Jumat, 02 Maret 2018

Hari Terakhir

SEKIRANYA aku mengerti bahwa hari itu terakhir kalinya aku berjumpa dengan dirinya secara ragawi, barangkali aku akan memintanya tinggal di kotaku lebih lama. Jika pun tidak, aku pasti akan memaksakan diri menemuinya di mana saja kami dapat kembali bersua. Anehnya, aku merasa memang ada sejumlah hal yang tak biasa terjadi dalam perjumpaan terakhir tersebut. Dan tampaknya diriku belaka yang merasakannya. Salah satu yang khas dari pamanku adalah sandal jepit dari karet berharga murah yang bisa dibeli di sembarang tempat.
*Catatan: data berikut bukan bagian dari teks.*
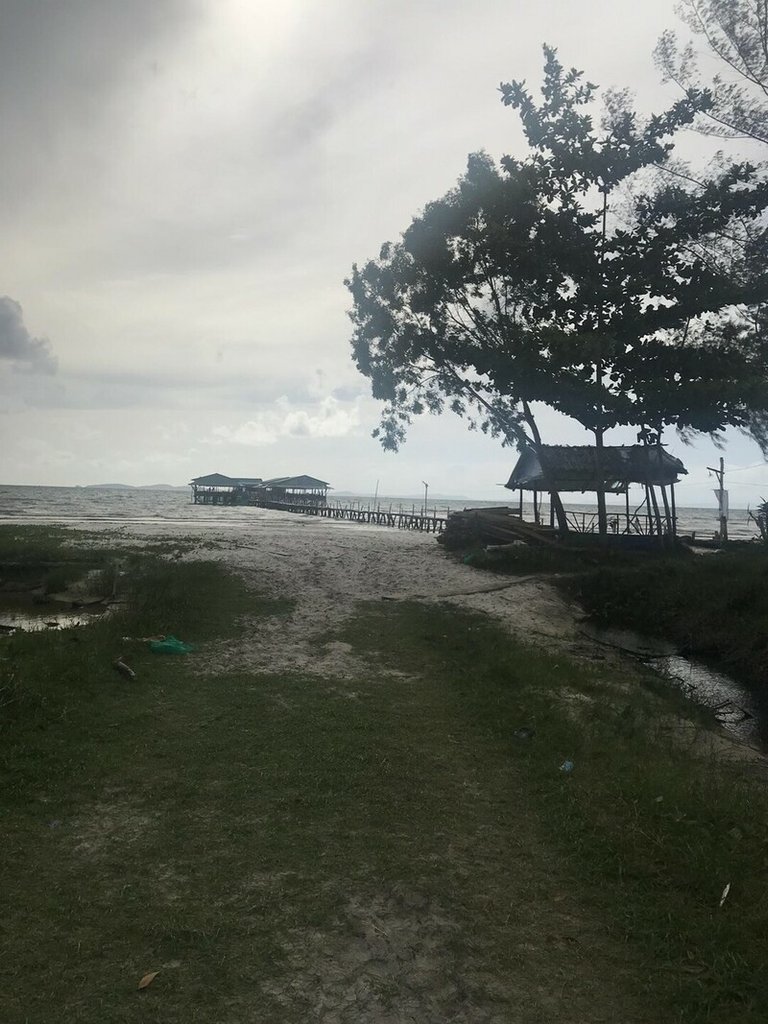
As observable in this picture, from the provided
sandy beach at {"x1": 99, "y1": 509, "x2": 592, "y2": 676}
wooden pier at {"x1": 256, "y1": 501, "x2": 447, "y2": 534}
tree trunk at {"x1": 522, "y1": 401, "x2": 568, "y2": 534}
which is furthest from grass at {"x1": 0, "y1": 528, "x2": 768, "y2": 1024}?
wooden pier at {"x1": 256, "y1": 501, "x2": 447, "y2": 534}

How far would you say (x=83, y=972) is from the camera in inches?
155

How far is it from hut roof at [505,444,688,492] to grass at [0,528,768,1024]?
20.7 metres

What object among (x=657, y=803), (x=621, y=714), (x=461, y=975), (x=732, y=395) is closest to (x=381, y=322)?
(x=732, y=395)

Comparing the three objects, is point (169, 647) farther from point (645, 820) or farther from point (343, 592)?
point (645, 820)

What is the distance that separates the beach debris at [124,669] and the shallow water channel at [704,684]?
29.7 ft

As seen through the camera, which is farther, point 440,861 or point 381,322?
point 381,322

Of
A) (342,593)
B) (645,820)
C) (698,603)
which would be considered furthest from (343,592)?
(645,820)

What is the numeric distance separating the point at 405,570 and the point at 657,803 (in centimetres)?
1596

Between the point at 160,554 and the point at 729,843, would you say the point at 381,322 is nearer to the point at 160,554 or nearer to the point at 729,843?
the point at 160,554

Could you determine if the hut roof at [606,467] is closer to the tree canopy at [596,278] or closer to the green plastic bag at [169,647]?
the tree canopy at [596,278]

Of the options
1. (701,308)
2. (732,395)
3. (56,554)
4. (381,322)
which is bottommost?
(56,554)

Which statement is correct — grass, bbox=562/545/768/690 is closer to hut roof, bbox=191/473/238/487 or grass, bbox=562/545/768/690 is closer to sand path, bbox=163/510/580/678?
sand path, bbox=163/510/580/678

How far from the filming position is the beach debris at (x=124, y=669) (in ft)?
31.3

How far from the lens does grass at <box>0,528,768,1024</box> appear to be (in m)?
3.93
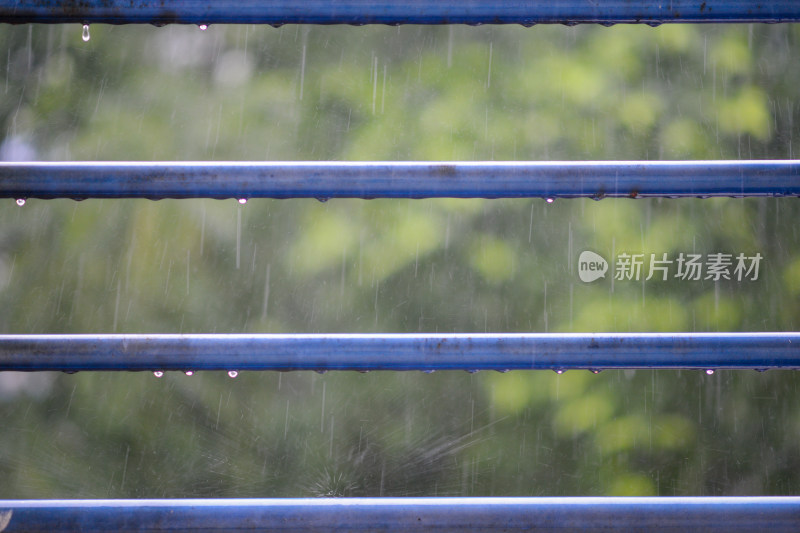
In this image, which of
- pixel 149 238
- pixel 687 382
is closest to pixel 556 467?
pixel 687 382

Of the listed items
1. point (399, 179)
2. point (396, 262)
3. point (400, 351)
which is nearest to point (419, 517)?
point (400, 351)

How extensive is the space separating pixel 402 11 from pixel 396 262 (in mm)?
3830

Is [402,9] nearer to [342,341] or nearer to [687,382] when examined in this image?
[342,341]

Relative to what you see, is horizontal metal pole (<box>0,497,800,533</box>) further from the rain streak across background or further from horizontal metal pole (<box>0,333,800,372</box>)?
the rain streak across background

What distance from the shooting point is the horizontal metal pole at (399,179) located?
1105 millimetres

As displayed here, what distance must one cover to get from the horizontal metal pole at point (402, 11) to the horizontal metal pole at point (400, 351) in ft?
1.76

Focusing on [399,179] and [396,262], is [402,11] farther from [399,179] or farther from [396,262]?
[396,262]

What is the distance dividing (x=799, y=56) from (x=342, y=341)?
5.35 metres

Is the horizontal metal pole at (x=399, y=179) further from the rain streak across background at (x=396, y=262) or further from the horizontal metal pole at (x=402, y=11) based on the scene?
the rain streak across background at (x=396, y=262)

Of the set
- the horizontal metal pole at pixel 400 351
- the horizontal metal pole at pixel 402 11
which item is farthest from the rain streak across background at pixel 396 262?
the horizontal metal pole at pixel 400 351

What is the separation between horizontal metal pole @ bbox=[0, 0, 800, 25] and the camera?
116 cm

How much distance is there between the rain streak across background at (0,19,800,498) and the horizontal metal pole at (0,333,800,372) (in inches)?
150

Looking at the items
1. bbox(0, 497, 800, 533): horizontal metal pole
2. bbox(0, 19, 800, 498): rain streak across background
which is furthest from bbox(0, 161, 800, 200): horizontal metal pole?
bbox(0, 19, 800, 498): rain streak across background

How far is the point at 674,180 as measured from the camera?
1112 mm
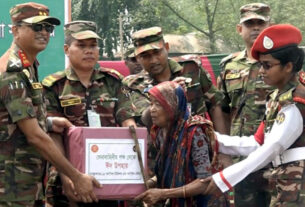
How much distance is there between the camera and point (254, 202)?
629cm

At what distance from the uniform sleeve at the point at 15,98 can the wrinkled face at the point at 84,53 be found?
0.86 m

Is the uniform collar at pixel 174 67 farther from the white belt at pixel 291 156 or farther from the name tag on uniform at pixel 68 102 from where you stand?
the white belt at pixel 291 156

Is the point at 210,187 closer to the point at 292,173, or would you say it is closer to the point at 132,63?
the point at 292,173

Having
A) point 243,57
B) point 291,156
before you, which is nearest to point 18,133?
point 291,156

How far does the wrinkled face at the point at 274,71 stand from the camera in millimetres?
4848

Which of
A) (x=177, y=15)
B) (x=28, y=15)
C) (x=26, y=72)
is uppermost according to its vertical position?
(x=28, y=15)

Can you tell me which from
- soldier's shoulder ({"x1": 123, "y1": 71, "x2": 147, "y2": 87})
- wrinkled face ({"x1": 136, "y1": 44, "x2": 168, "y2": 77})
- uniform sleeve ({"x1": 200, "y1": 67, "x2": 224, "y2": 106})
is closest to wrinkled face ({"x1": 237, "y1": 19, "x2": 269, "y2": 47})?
uniform sleeve ({"x1": 200, "y1": 67, "x2": 224, "y2": 106})

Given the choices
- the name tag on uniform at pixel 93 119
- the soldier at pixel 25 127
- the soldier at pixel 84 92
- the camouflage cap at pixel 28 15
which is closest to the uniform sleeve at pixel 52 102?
the soldier at pixel 84 92

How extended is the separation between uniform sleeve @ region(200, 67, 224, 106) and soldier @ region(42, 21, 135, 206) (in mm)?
765

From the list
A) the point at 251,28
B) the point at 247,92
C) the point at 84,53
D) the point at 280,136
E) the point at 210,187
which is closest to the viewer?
the point at 280,136

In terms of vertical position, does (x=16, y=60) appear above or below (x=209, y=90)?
above

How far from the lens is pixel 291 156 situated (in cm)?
478

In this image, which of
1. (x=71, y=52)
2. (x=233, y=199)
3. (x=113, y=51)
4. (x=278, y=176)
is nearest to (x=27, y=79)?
(x=71, y=52)

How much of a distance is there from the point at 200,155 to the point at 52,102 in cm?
134
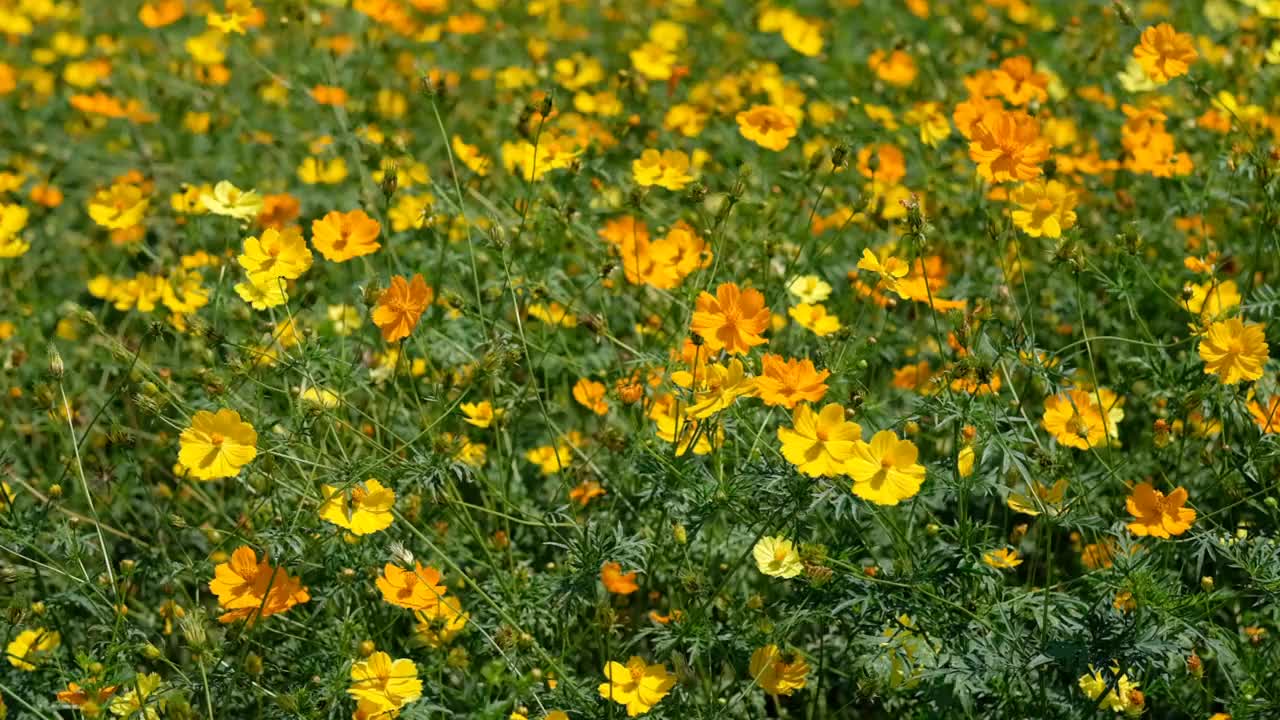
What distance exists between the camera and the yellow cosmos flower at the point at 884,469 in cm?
196

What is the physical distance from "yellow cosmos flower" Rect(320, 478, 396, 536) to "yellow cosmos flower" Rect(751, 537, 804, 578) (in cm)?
60

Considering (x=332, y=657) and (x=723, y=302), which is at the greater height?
(x=723, y=302)

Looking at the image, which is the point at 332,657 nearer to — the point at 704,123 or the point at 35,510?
the point at 35,510

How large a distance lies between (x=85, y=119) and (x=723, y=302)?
9.45ft

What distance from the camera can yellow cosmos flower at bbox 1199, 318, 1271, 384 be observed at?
6.77 feet

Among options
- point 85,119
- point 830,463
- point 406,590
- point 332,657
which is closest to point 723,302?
point 830,463

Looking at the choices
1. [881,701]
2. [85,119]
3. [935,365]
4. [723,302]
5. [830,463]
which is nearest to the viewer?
[830,463]

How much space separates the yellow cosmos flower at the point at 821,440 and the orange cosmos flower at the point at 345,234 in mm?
905

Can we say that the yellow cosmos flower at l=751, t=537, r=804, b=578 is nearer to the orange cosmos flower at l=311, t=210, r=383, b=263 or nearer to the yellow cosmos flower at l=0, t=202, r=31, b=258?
the orange cosmos flower at l=311, t=210, r=383, b=263

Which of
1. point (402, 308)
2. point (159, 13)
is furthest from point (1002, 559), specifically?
point (159, 13)

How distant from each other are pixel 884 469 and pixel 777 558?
0.25 meters

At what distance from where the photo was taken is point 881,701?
2.34m

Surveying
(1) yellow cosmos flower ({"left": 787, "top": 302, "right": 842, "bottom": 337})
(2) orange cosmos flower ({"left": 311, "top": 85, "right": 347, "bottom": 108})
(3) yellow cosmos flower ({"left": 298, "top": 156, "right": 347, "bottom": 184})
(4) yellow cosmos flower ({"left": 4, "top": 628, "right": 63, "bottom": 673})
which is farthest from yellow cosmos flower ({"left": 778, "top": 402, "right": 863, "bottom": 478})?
(3) yellow cosmos flower ({"left": 298, "top": 156, "right": 347, "bottom": 184})

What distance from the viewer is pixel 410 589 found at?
2.13 metres
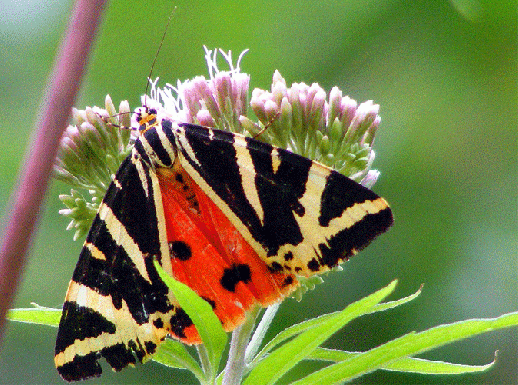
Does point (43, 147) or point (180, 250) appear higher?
point (43, 147)

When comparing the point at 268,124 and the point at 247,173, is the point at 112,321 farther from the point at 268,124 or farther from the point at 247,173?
the point at 268,124

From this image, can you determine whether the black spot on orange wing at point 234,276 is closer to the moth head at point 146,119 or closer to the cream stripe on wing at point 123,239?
the cream stripe on wing at point 123,239

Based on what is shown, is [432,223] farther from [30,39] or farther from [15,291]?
[15,291]

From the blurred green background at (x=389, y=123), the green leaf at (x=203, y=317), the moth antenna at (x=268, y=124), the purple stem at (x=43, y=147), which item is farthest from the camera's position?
the blurred green background at (x=389, y=123)

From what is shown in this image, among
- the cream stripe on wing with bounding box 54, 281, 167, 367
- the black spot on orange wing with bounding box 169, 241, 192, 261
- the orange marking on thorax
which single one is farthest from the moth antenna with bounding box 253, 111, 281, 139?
the cream stripe on wing with bounding box 54, 281, 167, 367

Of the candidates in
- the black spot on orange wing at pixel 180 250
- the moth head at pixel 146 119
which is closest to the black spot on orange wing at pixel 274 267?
the black spot on orange wing at pixel 180 250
Tapi hari itu dia tidak sebagaimana layaknya lantaran mengenakan sandal jepit dari kulit dengan merek seorang desainer alas kaki terkenal, yang pasti harganya mahal dan hanya dapat dibeli di tempat tertentu.
“Om, kok sandal jepitnya tumben bagus?” tanyaku serta merta.
“Oh, ini pemberian seorang teman.Sayang kan, kalau tidak dipakai?” sahut pamanku dengan senyumannya yang khas. Aku paham, orang yang membelikan sandal tersebut pasti bukanlah teman biasa bagi dirinya.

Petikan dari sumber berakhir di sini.